▶ **ASSIGNMENT**
Among the records below, find the lines that contain "frame" and copy each of them.

━━━ INFORMATION PROVIDED

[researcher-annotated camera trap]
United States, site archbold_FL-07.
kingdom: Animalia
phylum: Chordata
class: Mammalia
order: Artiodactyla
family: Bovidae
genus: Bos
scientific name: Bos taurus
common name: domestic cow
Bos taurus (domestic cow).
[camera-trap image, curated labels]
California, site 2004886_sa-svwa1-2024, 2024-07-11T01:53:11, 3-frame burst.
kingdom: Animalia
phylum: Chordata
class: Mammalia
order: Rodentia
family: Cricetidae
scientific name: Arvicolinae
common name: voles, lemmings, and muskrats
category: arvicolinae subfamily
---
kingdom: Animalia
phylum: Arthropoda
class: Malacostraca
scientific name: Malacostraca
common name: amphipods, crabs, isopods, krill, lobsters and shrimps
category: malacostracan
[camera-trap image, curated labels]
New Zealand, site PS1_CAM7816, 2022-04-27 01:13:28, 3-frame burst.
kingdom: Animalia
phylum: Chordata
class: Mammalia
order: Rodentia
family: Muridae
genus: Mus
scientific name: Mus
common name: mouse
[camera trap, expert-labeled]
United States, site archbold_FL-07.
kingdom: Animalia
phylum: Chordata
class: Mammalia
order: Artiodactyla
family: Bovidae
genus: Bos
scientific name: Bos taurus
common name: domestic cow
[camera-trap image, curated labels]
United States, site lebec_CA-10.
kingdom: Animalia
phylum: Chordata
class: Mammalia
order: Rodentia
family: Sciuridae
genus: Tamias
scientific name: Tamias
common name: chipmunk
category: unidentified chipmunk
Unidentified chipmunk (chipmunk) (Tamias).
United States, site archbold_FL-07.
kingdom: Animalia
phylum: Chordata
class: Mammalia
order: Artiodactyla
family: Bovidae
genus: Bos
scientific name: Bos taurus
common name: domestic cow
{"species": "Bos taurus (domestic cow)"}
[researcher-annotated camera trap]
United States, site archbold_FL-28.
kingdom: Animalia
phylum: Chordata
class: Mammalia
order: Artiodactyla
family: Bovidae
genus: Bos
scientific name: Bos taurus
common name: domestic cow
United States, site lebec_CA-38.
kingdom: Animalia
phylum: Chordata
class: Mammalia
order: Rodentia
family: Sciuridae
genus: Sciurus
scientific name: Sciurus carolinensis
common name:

━━━━━━

▶ **ANSWER BOX**
California, site 2004886_sa-svwa1-2024, 2024-07-11T01:53:11, 3-frame burst.
New Zealand, site PS1_CAM7816, 2022-04-27 01:13:28, 3-frame burst.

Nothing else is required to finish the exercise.